**WORK TO BE COMPLETED**
Each record below needs to be written out exactly as it appears.
··· MATERIAL FOR THIS TASK ···
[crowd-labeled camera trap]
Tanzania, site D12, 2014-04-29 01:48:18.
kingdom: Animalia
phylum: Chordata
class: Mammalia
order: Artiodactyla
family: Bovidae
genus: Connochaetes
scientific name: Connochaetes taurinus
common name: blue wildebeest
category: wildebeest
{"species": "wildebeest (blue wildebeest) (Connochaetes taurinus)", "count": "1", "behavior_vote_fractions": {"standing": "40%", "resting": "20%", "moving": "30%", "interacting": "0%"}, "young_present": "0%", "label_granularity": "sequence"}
···
**YOUR SOLUTION**
[crowd-labeled camera trap]
Tanzania, site D12, 2014-04-29 01:48:18.
kingdom: Animalia
phylum: Chordata
class: Mammalia
order: Artiodactyla
family: Bovidae
genus: Connochaetes
scientific name: Connochaetes taurinus
common name: blue wildebeest
category: wildebeest
{"species": "wildebeest (blue wildebeest) (Connochaetes taurinus)", "count": "1", "behavior_vote_fractions": {"standing": "40%", "resting": "20%", "moving": "30%", "interacting": "0%"}, "young_present": "0%", "label_granularity": "sequence"}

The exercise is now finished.